L’ESPÉRANCE DE VIE se situe aujourd’hui entre 80 et 85 ans dans les pays développés. Le nombre de centenaires ne cesse d’augmenter. Mais quels sont les secrets d’une vie plus longue, en bonne santé ? Quels sont les secrets des centenaires ? Ils constituent un modèle du « bien vieillir », puisque, chez eux, la survenue de handicaps est généralement repoussée après 95 ans.
Afin d’explorer la contribution génétique au « bien vieillir » et en partant de l’hypothèse selon laquelle les centenaires portent de nombreux variants génétiques qui influencent leur longévité exceptionnelle, une équipe de chercheurs dirigés par le Pr Paola Sebastiani et le Dr Thomas Perls (Boston) a conduit une étude d’association génomique de centenaires, la plus grande à ce jour.
Les chercheurs ont analysé l’ADN de 1 055 centenaires américains d’origine européenne (801 centenaires du New England Centenarian Study dans le groupe de découverte ; 254 de l’étude d’Elixir Pharmaceuticals dans le groupe de réplication). Ils l’ont comparé à celui de 1 267 témoins. Ils ont examiné quels variants génétiques SNP sont associés à la longévité exceptionnelle, en utilisant une nouvelle approche statistique bayésienne développée par l’équipe.

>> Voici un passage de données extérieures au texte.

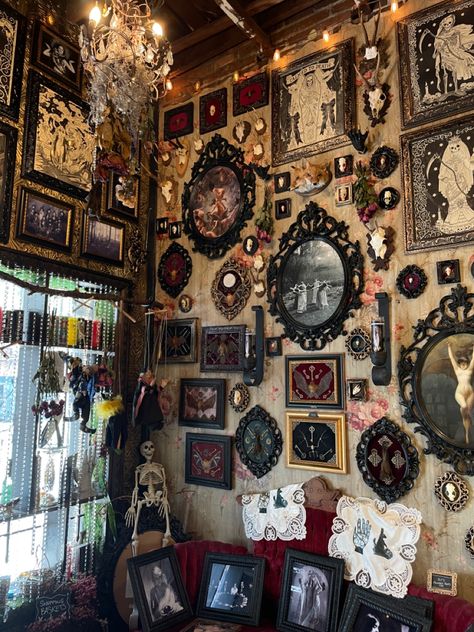 Gothic Aesthetic Room Decor, Goth Vintage Room, Whimsigoth Maximalist Decor, Vintage Gothic Room Decor, Old Money Maximalism, Goth Victorian Interior, Whimsy Goth Interior Design, Gothic Moody Home, Maximalist Bedroom Decor Ideas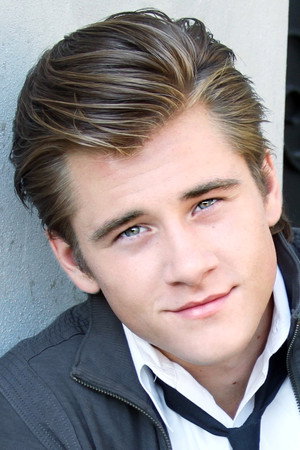 Luke Benward portrait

Classés en dix-neuf groupes.
Ils ont ainsi construit un modèle génétique, fondé sur 150 variants SNP (polymorphisme d’une seul nucléotide), susceptible de prédire une longévité exceptionnelle avec une exactitude de 77 % (dans le groupe de réplication).
En analysant plus profondément ces données, les chercheurs ont découvert que 90 % des centenaires peuvent être classés en 19 groupes se distinguant par des combinaisons différentes de génotypes SNP, ou « signatures génétiques » de longévité exceptionnelle.

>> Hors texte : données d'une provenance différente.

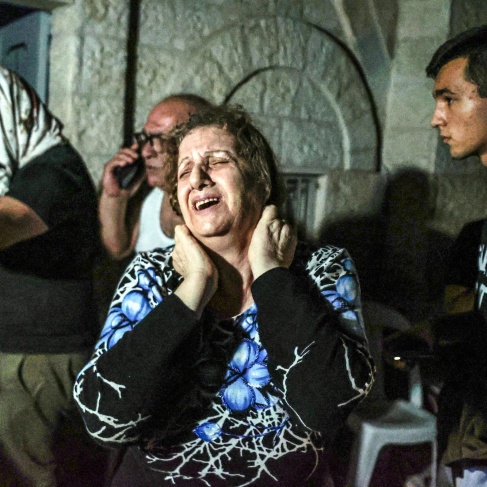 استشهاد 16 مسيحيا باستهداف إسرائيلي مباشر لكنيسة الروم الأثوذكس في غزة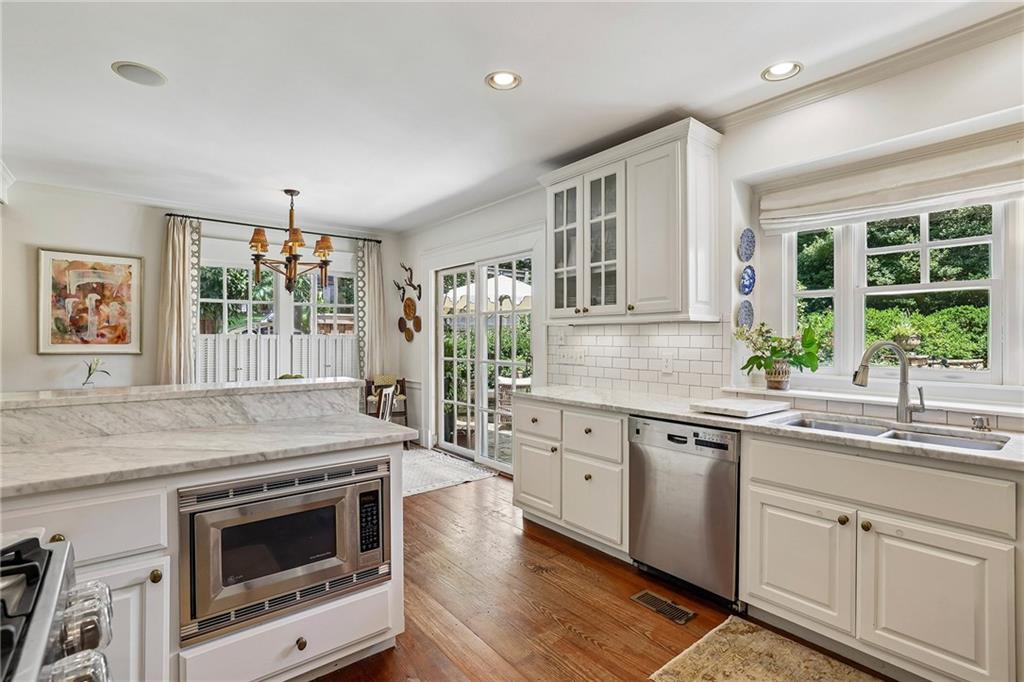 537 Spring Valley Road NW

Ces groupes sont caractérisés par un enrichissement variable de variants associés à la longévité (VAL). Ils sont associés à des différences dans la prévalence et l’âge de survenue des maladies liées à la vieillesse.
Par exemple, certains groupes sont associés à l’âge le plus tardif de survenue d’une démence, tandis que d’autres, caractérisés par un enrichissement élevé en VAL, sont associés à la survie la plus longue ; quatre groupes incluaient ainsi 46 % des supercentenaires (110 ans et plus).
Les chercheurs ont également cherché à savoir si l’absence des variants génétiques connus pour être associés à une maladie joue aussi un rôle important dans la longévité exceptionnelle. Mais le nombre de ces variants à risque ne diffère pas entre les centenaires et les témoins.
« Ces données préliminaires suggèrent que la longévité exceptionnelle pourrait résulter d’un enrichissement en variants associés à la longévité. Ils s’opposent à l’effet des
allèles à risque de maladie et contribuent à la compression de la morbidité et/ou du handicap vers la fin des vies très longues », notent les chercheurs.
Comprendre comment et pourquoi.
Si ces résultats sont confirmés, cela suggérerait qu’une prédiction du risque de maladies reposant uniquement sur les variants associés aux maladies, sans information concernant les autres variants qui pourraient atténuer ce risque, pourrait être inexacte et erronée. Des études supplémentaires sont nécessaires pour comprendre comment et pourquoi ces variants prédisposent collectivement à une longévité exceptionnelle.
« Le taux de 77 % d’exactitude des prédictions montre que les données génétiques peuvent effectivement prédire une longévité exceptionnelle sans aucune connaissance des autres facteurs de risque… Cette prédiction n’est pas parfaite, toutefois, et bien qu’elle puisse s’améliorer avec une meilleure connaissance des variations du génome humain, ses limitations confirment que les facteurs environnementaux, tels les modes de vie liés à l’alimentation, à l’exercice, au tabagisme, etc., contribuent aussi à la capacité des humains à vivre jusqu’à des âges extrêmes. »
« Ces résultats sont encore au niveau de la science fondamentale, explique au « Quotidien » le Pr Paola Sebastiani. Bien que les résultats indiquent des gènes spécifiques qui pourraient jouer un rôle dans de nombreuses maladies liées à l’âge, des recherches supplémentaires sont nécessaires pour traduire ces résultats en applications médicales. » L’équipe envisage d’ailleurs de poursuivre le séquençage et d’étendre ces résultats à d’autres groupes ethniques.